Porcja Dobra zadebiutowała na polskim rynku rok temu. Wprowadziła do obrotu 5 rodzajów słodkich, naturalnych przekąsek, pojawiła się w 6 dużych sklepach sieciowych, w przedszkolach i sklepikach szkolnych, a także aparatach vendingowych. Producenci, firma Pure Life uznają więc ten pierwszy rok za bardzo udany i mają ambitne plany na 2020.
- Za sukces uważamy przede wszystkim to, że w tak szybkim tempie udało nam się rozwinąć sieć dystrybucji. Zaczynaliśmy od sklepów z ekologiczną żywnością, a już po kilku miesiącach Porcja Dobra znalazła się na półkach takich gigantów jak: Kaufland, Rossmann, Auchan Empik, E.Leclerc i białostockie PSS Społem. Teraz myślimy o otwarciu firmowego sklepu internetowego – mówi Natalia Stsepantsova, prezes Pure Life.
Owocowo-orzechowe przekąski adresowane są głównie do dzieci i do ich świadomych rodziców.
- Bardzo wierzymy w nasz produkt. Nikt lepiej od nas nie wie, że jest w stu procentach naturalny, powstał na bazie powszechnie znanych składników. Mamy pewność, że stanowi znakomity zamiennik dla wyskoprzetworzonych słodyczy. Cieszy nas, że nasz punkt widzenia zbiega się z oczekiwaniami rodziców, którzy coraz bardziej zwracają uwagę na to jakiej jakości słodycze dają swoim dzieciom. Także w przedszkolach spotkaliśmy się z bardzo pozytywną reakcją – dodaje Natalia Stsepantsova.
Porcja Dobra w 2020 roku planuje poszerzyć asortyment swoich przekąsek. Do tej pory wprowadziła na rynek kostkę z niespodzianką, krążki, kulki, listki i dwupaki. Teraz opracowuje produkcję naturalnych owocowych żelków w poręcznych małych paczkach. Ich etykieta też nie będzie liczyła więcej niż trzy składniki.
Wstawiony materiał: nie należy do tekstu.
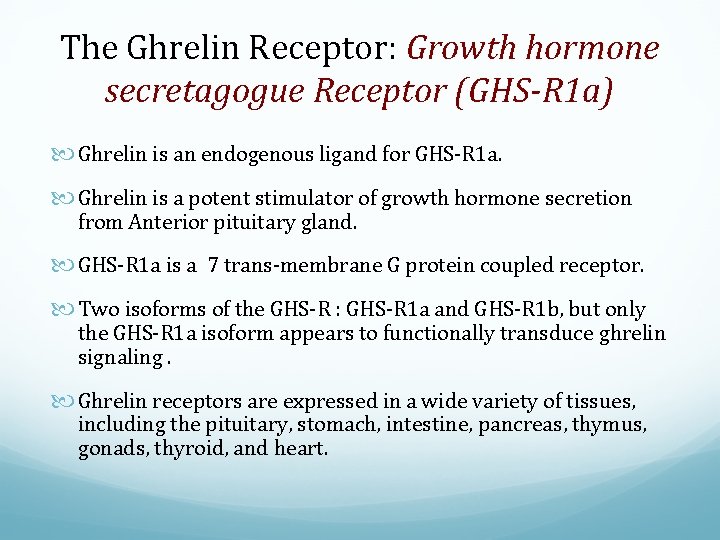 The Ghrelin Receptor: Growth hormone secretagogue Receptor (GHS-R1a)

Ghrelin is an endogenous ligand for GHS-R1a.

Ghrelin is a potent stimulator of growth hormone secretion from Anterior pituitary gland.

GHS-R1a is a 7 trans-membrane G protein coupled receptor.

Two isoforms of the GHS-R : GHS-R1a and GHS-R1b, but only the GHS-R1a isoform appears to functionally transduce ghrelin signaling .

Ghrelin receptors are expressed in a wide variety of tissues, including the pituitary, stomach, intestine, pancreas, thymus, gonads, thyroid, and heart.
W ubiegłym roku najpopularniejsze wśród dorosłych okazały się bombonierki z bakaliowymi kulkami. Natomiast dzieci tradycyjnie najchętniej wybierały słodycze z niespodzianką i najtańsze owocowe listki. Porcja Dobra do niektórych swoich słodyczy dołączała też Dobrokartę. Chodziło o to, by poza słodyczą, która jest przyjemnością i zaspokaja zapotrzebowanie na kalorie, zaoferować jeszcze coś, co poprawi humor i samopoczucie. Dlatego do dwupaków, kulek i kostek Pure Life dołączyła Dobrokraty. To po porostu sympatyczny obrazek, ale z pozytywnym przekazem. Można go komuś podarować z intencją, albo zachować dla siebie.
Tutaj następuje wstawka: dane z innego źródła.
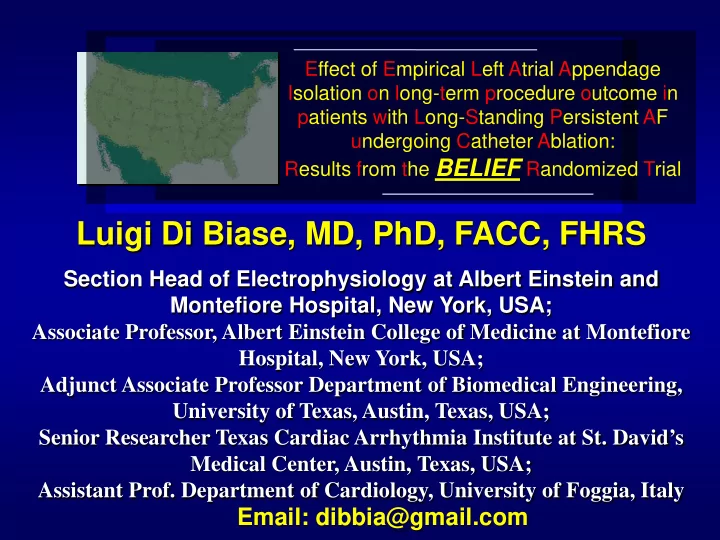 Effect of Empirical Left Atrial Appendage Isolation on long-term procedure outcome in patients with Long-Standing Persistent AF undergoing Catheter Ablation:
Results from the BELIEF Randomized Trial

Luigi Di Biase, MD, PhD, FACC, FHRS

Section Head of Electrophysiology at Albert Einstein and Montefiore Hospital, New York, USA;
Associate Professor, Albert Einstein College of Medicine at Montefiore Hospital, New York, USA;
Adjunct Associate Professor Department of Biomedical Engineering, University of Texas, Austin, Texas, USA;
Senior Researcher Texas Cardiac Arrhythmia Institute at St. David's Medical Center, Austin, Texas, USA;
Assistant Prof. Department of Cardiology, University of Foggia, Italy
Email: dibbia@gmail.com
- To nasz autorski pomysł i przyznam, że nie byliśmy pewni jak zostanie odebrany. Ale teraz widzimy, że był trafiony. Jest spójny z naszym podejściem do żywienia, które ma nie tylko materialny wymiar. Dobre, proste jedzenie i ciepłe, dowartościowujące słowa – to razem świetnie zagrało – mówi Anna Ananczikowa, współwłaścicielka marki Pure Life. – Wypuściliśmy dwie wersje kart dla dorosłych i dla młodszych klientów. Tych dziecięcych rozeszło się prawie 30 tys., a tych dla dorosłych około 34 tys.! To pokazuje, że wszyscy, nie tylko dzieci, potrzebujemy dobrego słowa i wsparcia. Co ciekawe nasze Dobrokarty kolekcjonują na przykład tirowcy.
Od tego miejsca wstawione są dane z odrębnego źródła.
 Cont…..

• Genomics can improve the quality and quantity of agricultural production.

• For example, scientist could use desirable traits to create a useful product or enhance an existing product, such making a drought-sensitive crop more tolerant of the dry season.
Marka wierna jest swojej filozofii na każdym kroku i nie tylko w deklaracjach. Od początku istnienia dofinansowuje różne akcje sportowe i charytatywne, wspiera aktywność pacjentów onkologicznych. W sumie w minionym roku zaangażowała się w 28 rożnego rodzaju społecznych inicjatyw non-profit.